Required tasks:
**1)** According to the excerpt on health insurance benefits, what is a deductible?
**2)** From the excerpt on health insurance benefits, copy the passage from "Here are the" to "cover the rest.".
**3)** Carry on writing the excerpt on health insurance benefits, starting after its final line.

Besides your salary, this is probably the biggest benefit that potential employees are concerned about when accepting a new job offer. There are many personal factors that go into determining whether a health insurance plan is the right fit for you: Are you single or married? Do you have children? Does your spouse have health benefits? If not, will they be able to get covered on your plan and for how much? Is your spouse's health plan better than yours?
Do you have a lot of medical expenses? Are there dental and vision insurance options? In order to determine how much value a health insurance plan holds in your total benefits package, you need to do a cost and benefit offering analysis based on your answers to key questions like those above.
Here are the key components you should pay attention to:
- Premium: how much gets taken out of your paycheck to cover the cost of insurance and how much your employer is covering
- Deductible: the amount you pay out of pocket before your insurance kicks in
- Co-pay: The price you pay for routine services, which don't apply to your deductible
- Co-insurance: What you must pay for care after you've reached your deductible
- Out-of-pocket maximum: The max amount you will pay annually. Once you reach this amount, insurance will cover the rest.

Data provided:
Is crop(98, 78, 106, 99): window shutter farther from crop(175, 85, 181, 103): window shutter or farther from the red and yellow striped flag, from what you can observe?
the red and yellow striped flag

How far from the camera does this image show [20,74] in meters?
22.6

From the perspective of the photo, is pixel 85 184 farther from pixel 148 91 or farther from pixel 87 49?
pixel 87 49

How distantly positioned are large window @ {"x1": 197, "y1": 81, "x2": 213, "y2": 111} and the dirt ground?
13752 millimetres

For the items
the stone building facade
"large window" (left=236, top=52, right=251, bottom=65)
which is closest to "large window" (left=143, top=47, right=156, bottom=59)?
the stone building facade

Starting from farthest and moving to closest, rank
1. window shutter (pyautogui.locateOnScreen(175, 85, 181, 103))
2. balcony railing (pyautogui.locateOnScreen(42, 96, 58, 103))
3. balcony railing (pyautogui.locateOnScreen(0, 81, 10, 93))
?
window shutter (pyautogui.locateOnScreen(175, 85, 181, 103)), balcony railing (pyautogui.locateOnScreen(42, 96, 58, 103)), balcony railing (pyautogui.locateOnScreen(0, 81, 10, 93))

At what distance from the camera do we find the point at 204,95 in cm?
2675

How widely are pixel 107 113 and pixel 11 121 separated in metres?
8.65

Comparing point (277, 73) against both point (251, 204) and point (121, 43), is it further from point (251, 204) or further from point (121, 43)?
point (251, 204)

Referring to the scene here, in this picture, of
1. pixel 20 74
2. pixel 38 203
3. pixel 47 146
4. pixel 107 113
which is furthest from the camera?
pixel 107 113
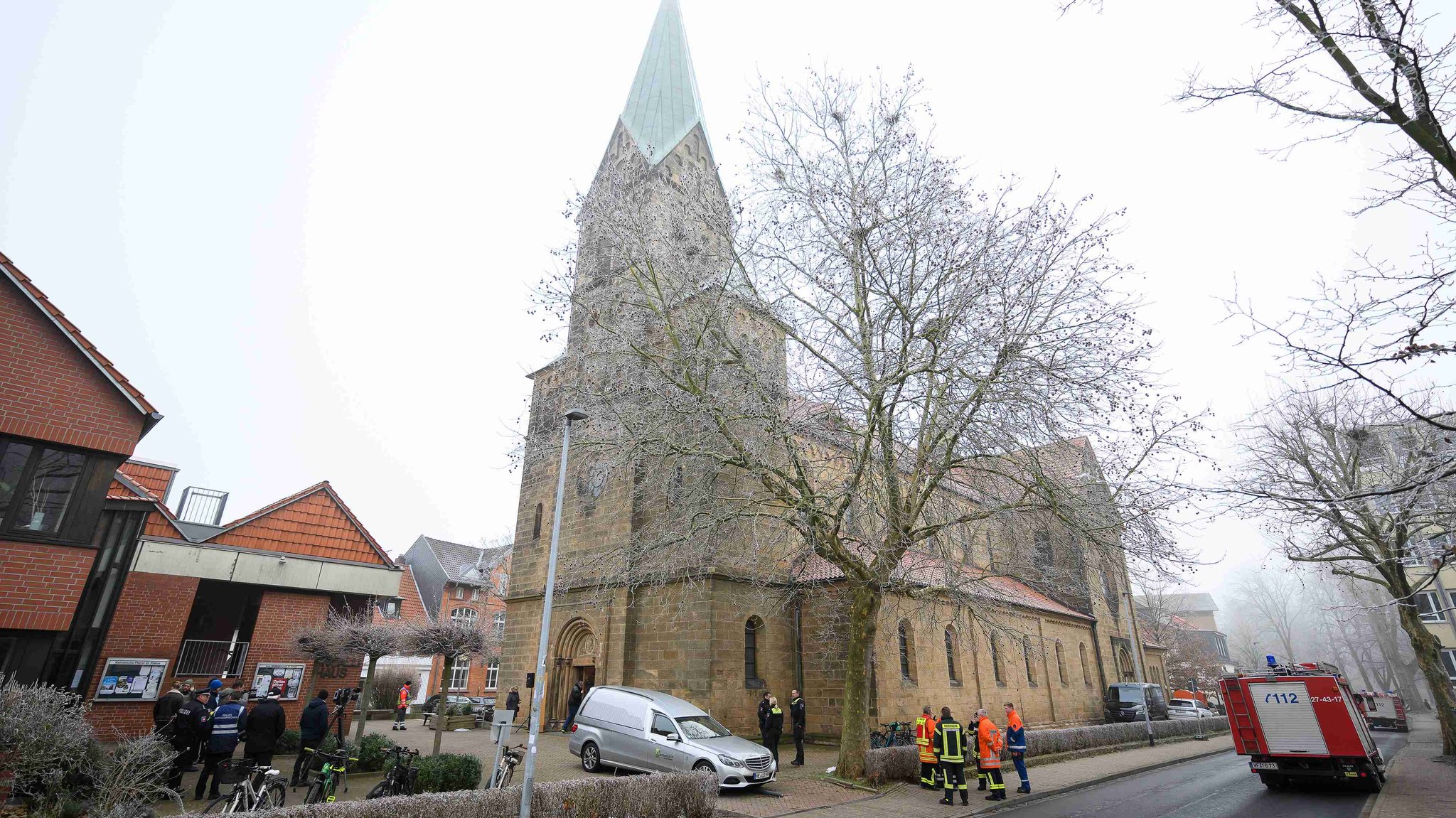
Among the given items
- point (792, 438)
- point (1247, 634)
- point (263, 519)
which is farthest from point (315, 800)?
point (1247, 634)

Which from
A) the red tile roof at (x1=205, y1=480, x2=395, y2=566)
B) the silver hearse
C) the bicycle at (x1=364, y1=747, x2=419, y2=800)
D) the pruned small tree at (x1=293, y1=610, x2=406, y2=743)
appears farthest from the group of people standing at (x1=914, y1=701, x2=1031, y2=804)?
the red tile roof at (x1=205, y1=480, x2=395, y2=566)

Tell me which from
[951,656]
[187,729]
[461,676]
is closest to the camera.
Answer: [187,729]

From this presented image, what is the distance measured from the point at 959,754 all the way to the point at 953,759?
17 cm

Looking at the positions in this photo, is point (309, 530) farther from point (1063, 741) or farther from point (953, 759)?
point (1063, 741)

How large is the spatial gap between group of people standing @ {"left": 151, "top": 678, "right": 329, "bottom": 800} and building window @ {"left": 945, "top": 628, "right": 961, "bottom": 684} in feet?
61.5

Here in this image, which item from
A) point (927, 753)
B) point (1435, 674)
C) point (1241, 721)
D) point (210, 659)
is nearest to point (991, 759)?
point (927, 753)

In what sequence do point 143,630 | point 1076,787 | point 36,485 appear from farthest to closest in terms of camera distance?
point 143,630 < point 1076,787 < point 36,485

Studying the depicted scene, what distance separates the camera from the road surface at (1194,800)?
39.5 feet

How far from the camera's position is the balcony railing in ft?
56.2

Answers provided:
**1)** A deductible is the amount you pay out of pocket before your insurance kicks in.

**2)**
Here are the key components you should pay attention to:
- Premium: how much gets taken out of your paycheck to cover the cost of insurance and how much your employer is covering
- Deductible: the amount you pay out of pocket before your insurance kicks in
- Co-pay: The price you pay for routine services, which don't apply to your deductible
- Co-insurance: What you must pay for care after you've reached your deductible
- Out-of-pocket maximum: The max amount you will pay annually. Once you reach this amount, insurance will cover the rest.

**3)**
- Health Savings options (HSA and FSA): Savings accounts that allow you to save for your annual and ongoing health needs on a pre-tax basis.
Depending on you or your family's needs, all these factors are going to be at play and will come with different costs. If you are someone who goes to your doctor once a year and is generally healthy, the plan that gives you the most return bang for your buck is going to be entirely different than that of a family with two young children who constantly go to the pediatrician. Also, check to see if your employer has an independent insurance consultant who can help by guiding you on which options might be best for you and your family.
Sick and vacation time
This benefit is sometimes overlooked, but can end up being a significant bargaining chip. If your company is offering a generous amount of leave time, then depending on your preferences and needs, that may make up for other shortcomings in the benefits package. If they don't, you may consider asking if this benefit is negotiable.
Some companies have even stopped restricting time off, allowing employees to take these at their own discretion. Make sure you know all these details before accepting an offer: how you accrue time off, if and when your vacation/sick days expire, are there floating holidays, what is the process for requesting time off, etc.
Stock options or profit sharing
Stock options or profit sharing programs can also be a component when judging the worth of your position in a company. If the company you are working for remains profitable, these options can provide you with a significant amount of extra income. With profit sharing, you will be given a set percentage or maximum dollar amount based on earned profits.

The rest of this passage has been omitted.